Group takes aim at medical pot law



ALBANY, Ore. (AP) — Dan Harmon is not celebrating the 10th anniversary of the Oregon Medical Marijuana Act.

Harmon chairs the Drugfree Workplace Legislative Work Group, which wants the state Legislature to make substantial changes to the law approved by voters in November 1998.

“We are going to push hard this next session,” Harmon told members of the Albany Area Chamber of Commerce last week. “We’ve told the legislative officers, ’You’d better tape your socks on, because we’re going to come hard.”’

One of the first orders of business, Harmon said, is to reintroduce Senate Bill 465, which would exempt employers from having to accommodate medical marijuana users, no matter when or where they use the drug. The Senate approved the bill in 2007, but it couldn’t clear the House.

The work group also wants to delete some of the conditions currently approved for treatment with marijuana, restrict the approval of new conditions, require employer notification when a worker applies for a medical-marijuana card and stiffen penalties for those who violate the act.

Besides leading the work group, Harmon is the executive vice chairman of a large Portland construction firm and a board member of Associated Oregon Industries, one of the state’s most powerful business groups.

In his talk to the Albany chamber, he cited several reasons why employers would want to think twice about hiring medical marijuana users, including concerns about workplace safety, legal liability and the potential loss of federal contracts. He also said Oregon’s medical marijuana law is being widely abused, and the law itself “says something about permissiveness in this state, and we’ve got to stop this permissiveness.”
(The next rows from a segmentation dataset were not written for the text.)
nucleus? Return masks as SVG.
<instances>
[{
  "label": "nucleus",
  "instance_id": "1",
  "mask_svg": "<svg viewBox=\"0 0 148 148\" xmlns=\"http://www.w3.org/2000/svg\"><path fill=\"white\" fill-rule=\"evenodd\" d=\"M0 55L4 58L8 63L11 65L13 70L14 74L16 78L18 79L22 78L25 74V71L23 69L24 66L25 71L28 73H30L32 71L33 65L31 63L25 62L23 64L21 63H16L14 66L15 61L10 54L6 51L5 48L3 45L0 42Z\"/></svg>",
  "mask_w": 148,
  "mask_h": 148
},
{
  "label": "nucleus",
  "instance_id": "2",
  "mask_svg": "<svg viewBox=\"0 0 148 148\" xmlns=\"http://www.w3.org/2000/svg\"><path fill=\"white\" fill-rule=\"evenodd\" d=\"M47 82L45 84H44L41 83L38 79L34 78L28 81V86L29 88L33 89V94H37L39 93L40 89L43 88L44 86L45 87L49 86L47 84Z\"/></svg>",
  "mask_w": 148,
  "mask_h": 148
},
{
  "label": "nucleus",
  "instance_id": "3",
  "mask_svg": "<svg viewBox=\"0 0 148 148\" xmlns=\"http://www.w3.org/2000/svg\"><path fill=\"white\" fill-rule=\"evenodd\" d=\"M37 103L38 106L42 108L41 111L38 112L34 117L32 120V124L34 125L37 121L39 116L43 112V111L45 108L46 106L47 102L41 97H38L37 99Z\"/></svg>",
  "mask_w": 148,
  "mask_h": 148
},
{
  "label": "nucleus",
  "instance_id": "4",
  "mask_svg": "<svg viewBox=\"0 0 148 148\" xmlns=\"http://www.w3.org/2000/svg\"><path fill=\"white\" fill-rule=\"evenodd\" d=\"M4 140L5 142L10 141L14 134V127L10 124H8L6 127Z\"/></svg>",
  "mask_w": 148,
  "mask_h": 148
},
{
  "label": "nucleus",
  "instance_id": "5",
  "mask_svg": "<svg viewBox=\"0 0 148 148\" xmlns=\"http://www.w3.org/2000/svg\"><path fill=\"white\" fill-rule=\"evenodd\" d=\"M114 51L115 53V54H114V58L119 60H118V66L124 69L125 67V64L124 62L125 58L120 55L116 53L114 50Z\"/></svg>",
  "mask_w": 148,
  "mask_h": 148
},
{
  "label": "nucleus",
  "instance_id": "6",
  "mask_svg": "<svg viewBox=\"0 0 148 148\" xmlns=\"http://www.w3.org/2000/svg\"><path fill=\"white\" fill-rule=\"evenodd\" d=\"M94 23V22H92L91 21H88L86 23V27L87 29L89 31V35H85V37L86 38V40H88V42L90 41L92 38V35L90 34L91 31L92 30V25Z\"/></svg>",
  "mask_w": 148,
More than 20,000 Oregonians have cards authorizing them to use marijuana for medicinal purposes.

Harmon has been touring the state for more than a year, giving similar presentations to chambers of commerce and other organizations.

A handful of medical marijuana advocates have attended or tried to attend Harmon’s presentations to challenge what they say are distorted claims about medicinal pot. A half-dozen activists who tried to attend the Albany forum were turned away.

“We’ve been haunting these people for a while now, and I’m sure they wish we’d go away,” said Sandee Burbank, executive director of Mothers Against Misuse and Abuse, an organization that lobbies for more liberal drug laws and operates a medical marijuana clinic in Portland.

“They get real loose with the facts when nobody’s around to call them on it.”